The way large companies figured out how to save money on ERP implementations was to follow a by-the-book implementation process. Rather than trying to cram 1,000 different SKUs into an ERP, they worked ahead of time with the consultant to reduce that to 250. By simplifying the implementation process, they saved millions of dollars. All the US companies who had implemented ERP wanted to live with what they had built, and were very demanding, rigid and structured about what they had. The Indian providers did this more than Accenture, IBM, Dell and Computer Services Corporation, which has now merged to DXC.

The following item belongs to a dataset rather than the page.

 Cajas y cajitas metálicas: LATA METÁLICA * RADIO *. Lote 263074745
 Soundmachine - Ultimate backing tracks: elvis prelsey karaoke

These companies wanted the company as a service provider; they wanted their customer company to change their way of doing things to match the way the big providers did it. The Indian players brought much more flexibility, but most people point out the lower cost. As much as you could take offshore, you could get a lower cost base. CSC, IBM and Accenture at a 2006 data point, had a typical hourly rate of $75 for outsourcing. That was a blended rate for outsourcing, much lower than the consulting blended rate which was $300. The Indian providers, if you could offshore 60% to 80% of what you needed, offered an hourly rate of less than $20.
$20 compared to $75 is what the Indian providers brought. The resources they brought onshore were staffing at half that rate; $35 to $50 an hour for outsourced services.